▶ [STATED PROBLEM] Rewrite the material from its start through the line with "36.5 meters", raising every distance value in the answers by 70 and leaving all other lines unchanged.

▶ [Records of scene-based spatial queries]
========================================================================

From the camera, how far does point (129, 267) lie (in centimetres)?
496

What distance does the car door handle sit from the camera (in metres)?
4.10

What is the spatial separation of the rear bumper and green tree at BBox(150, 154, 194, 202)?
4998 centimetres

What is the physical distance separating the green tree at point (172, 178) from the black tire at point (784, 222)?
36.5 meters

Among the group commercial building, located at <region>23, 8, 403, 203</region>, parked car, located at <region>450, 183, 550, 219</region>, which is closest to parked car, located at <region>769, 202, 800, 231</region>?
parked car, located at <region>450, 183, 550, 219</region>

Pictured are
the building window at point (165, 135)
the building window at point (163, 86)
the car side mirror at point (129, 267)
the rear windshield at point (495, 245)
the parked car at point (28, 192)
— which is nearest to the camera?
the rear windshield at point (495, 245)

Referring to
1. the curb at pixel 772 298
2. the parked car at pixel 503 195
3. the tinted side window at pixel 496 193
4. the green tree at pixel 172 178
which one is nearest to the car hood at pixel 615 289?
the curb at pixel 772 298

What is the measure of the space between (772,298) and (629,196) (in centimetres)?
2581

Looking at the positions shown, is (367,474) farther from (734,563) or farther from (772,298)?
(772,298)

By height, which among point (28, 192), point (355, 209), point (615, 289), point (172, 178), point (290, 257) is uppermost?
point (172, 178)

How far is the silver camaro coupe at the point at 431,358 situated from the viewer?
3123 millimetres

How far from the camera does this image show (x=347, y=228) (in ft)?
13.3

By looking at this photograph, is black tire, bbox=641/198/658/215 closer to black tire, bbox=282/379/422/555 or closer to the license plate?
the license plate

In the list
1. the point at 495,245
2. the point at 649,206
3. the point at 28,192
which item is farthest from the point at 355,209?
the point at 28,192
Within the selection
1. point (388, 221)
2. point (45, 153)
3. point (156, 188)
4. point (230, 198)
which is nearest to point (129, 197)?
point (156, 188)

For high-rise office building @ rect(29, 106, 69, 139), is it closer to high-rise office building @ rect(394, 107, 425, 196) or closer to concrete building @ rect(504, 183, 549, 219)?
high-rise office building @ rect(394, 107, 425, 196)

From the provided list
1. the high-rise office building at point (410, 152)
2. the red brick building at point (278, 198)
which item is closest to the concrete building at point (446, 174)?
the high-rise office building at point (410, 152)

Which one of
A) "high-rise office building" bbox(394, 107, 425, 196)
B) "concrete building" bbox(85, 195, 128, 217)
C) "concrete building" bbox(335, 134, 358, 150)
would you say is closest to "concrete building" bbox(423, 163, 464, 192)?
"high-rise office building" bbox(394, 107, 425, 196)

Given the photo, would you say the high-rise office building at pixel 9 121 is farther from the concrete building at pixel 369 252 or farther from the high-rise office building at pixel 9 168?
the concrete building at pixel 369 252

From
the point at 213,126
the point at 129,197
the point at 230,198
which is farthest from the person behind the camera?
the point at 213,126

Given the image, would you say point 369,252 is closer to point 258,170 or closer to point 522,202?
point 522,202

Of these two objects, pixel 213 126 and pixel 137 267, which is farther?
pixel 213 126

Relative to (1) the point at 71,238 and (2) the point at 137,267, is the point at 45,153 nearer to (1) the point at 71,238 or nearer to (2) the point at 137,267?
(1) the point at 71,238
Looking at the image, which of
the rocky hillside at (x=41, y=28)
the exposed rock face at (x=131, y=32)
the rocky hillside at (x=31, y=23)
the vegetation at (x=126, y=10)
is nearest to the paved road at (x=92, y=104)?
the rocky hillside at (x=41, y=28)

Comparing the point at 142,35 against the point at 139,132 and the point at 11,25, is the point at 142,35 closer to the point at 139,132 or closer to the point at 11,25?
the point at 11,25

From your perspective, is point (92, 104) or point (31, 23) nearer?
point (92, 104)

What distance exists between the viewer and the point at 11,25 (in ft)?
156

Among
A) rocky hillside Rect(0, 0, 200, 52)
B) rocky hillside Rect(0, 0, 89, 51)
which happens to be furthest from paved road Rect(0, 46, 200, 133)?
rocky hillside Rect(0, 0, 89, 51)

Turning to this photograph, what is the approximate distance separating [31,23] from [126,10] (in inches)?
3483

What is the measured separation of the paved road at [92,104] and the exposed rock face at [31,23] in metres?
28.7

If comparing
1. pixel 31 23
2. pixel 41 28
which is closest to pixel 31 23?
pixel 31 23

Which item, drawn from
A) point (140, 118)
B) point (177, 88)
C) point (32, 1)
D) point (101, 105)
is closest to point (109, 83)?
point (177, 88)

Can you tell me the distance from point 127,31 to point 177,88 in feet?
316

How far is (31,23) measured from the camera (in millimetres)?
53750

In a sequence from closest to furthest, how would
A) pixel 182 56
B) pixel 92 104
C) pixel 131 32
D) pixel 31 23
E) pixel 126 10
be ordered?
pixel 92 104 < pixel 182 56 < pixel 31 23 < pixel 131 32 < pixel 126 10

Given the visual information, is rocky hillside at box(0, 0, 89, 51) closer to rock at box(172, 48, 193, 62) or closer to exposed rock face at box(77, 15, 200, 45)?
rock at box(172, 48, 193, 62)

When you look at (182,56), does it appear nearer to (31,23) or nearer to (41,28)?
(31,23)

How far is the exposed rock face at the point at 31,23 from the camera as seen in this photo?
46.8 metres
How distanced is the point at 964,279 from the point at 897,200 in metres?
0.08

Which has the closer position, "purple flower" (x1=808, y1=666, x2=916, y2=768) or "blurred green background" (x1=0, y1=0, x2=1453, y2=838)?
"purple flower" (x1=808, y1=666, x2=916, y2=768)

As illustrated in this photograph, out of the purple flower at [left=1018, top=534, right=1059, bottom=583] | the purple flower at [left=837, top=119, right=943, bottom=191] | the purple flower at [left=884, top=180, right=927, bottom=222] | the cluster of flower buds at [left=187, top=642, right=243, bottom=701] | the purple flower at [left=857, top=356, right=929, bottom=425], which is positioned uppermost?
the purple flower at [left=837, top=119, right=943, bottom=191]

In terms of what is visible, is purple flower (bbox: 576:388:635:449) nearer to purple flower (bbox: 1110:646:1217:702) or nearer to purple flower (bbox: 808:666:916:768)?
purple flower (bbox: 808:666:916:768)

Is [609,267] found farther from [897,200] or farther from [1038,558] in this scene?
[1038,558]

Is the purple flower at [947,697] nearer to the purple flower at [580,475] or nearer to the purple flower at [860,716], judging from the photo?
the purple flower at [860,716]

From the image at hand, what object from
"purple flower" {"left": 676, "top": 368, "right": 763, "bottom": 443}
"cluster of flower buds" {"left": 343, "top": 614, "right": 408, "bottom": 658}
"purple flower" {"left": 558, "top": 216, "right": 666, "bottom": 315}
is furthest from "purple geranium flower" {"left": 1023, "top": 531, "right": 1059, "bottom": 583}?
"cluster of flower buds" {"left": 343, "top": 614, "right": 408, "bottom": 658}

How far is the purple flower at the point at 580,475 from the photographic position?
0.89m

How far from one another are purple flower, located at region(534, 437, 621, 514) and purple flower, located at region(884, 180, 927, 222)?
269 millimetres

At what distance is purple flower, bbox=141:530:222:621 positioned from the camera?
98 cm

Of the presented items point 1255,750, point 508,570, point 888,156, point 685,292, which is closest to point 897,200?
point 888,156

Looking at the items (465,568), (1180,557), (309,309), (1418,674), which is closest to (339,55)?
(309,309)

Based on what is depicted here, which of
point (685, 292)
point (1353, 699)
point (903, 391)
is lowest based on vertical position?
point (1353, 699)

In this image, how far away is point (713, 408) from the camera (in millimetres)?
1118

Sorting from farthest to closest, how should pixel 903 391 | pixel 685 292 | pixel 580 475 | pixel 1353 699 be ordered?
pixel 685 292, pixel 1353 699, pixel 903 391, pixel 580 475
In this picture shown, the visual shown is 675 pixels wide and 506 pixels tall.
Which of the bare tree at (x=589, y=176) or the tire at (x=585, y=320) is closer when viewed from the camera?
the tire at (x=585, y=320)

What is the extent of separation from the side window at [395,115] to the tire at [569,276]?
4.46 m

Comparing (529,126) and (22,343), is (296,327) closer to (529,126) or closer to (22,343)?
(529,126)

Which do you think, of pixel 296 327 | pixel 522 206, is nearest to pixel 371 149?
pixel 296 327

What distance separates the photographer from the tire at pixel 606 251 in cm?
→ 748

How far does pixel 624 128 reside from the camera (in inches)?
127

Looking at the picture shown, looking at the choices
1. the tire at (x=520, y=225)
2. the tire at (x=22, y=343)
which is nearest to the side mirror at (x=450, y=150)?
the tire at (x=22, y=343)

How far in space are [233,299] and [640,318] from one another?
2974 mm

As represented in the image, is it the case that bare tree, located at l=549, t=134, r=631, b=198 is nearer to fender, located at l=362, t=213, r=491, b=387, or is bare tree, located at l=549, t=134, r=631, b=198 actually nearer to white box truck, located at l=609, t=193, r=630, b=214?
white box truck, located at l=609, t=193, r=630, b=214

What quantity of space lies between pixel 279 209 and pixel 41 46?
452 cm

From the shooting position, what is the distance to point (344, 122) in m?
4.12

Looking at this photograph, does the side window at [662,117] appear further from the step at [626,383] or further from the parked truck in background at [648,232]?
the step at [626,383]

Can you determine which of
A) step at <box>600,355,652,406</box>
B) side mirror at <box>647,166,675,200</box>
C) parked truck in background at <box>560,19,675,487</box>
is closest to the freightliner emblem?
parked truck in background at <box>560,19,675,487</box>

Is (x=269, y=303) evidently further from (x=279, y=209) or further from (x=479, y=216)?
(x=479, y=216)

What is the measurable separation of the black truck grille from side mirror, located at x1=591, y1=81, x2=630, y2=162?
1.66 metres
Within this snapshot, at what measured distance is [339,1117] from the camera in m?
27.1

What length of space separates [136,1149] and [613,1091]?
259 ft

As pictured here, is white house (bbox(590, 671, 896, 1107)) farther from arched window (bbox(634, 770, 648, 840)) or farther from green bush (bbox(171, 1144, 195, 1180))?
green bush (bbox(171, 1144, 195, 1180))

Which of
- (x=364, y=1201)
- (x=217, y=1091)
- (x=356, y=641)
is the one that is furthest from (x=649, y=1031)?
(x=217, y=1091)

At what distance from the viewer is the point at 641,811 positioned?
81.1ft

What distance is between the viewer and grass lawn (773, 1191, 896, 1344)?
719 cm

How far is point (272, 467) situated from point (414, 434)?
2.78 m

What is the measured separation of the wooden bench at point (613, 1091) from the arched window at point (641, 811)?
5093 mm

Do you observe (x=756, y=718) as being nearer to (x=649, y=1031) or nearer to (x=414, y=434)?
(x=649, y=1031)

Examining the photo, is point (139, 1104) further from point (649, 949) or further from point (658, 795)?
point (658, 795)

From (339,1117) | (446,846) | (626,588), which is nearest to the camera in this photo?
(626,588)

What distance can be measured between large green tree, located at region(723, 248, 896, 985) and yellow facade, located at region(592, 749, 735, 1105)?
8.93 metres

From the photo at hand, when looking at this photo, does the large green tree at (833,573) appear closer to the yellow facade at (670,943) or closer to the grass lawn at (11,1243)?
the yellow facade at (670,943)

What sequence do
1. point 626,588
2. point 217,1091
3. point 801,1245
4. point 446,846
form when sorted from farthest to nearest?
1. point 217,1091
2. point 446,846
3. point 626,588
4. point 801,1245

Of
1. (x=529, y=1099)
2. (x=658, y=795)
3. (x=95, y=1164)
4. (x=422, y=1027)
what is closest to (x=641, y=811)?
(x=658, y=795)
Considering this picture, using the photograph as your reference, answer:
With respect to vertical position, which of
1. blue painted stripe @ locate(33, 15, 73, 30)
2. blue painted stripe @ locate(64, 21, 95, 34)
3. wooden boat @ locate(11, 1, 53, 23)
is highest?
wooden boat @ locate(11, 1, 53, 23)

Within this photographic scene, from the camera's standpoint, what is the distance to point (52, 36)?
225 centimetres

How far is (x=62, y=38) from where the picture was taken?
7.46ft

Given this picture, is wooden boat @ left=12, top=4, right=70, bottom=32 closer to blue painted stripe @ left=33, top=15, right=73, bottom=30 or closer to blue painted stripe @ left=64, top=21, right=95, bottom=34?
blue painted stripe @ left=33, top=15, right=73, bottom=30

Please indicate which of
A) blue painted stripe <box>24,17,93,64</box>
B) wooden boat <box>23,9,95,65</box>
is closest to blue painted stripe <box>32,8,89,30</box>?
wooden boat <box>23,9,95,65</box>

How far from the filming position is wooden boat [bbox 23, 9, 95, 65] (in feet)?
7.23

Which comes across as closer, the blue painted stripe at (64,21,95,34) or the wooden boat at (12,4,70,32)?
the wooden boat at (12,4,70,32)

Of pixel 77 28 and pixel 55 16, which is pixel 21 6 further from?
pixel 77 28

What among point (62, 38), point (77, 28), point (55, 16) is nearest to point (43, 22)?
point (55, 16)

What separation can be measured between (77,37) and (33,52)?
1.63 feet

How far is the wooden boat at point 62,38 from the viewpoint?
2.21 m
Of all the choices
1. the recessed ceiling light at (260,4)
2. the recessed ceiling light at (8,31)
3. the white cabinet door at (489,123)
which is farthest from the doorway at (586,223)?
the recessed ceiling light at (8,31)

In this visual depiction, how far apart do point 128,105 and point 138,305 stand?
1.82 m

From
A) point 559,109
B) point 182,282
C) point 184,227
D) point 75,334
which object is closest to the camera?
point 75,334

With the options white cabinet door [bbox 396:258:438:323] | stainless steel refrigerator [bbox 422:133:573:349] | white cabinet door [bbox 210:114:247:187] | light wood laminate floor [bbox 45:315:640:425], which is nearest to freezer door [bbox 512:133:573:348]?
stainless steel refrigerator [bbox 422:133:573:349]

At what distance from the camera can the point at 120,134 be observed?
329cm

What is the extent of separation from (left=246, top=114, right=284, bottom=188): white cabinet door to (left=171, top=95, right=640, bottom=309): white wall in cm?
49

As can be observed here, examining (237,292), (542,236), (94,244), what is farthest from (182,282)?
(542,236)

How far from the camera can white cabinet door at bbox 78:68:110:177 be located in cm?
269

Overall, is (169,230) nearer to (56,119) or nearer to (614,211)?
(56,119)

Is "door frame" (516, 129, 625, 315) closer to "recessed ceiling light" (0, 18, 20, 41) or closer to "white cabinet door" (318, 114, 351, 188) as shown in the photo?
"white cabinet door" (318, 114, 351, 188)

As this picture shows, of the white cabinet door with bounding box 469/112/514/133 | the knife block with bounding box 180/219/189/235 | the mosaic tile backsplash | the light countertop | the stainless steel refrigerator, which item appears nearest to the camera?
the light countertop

========================================================================

▶ [SOLUTION]
From the camera, how far does point (129, 267) lie (in centimetres)?
566

What distance does the car door handle sit from the camera (in metres)?
74.10

What is the spatial separation of the rear bumper and green tree at BBox(150, 154, 194, 202)?
5068 centimetres

What is the physical distance separating the green tree at point (172, 178) from the black tire at point (784, 222)?
106.5 meters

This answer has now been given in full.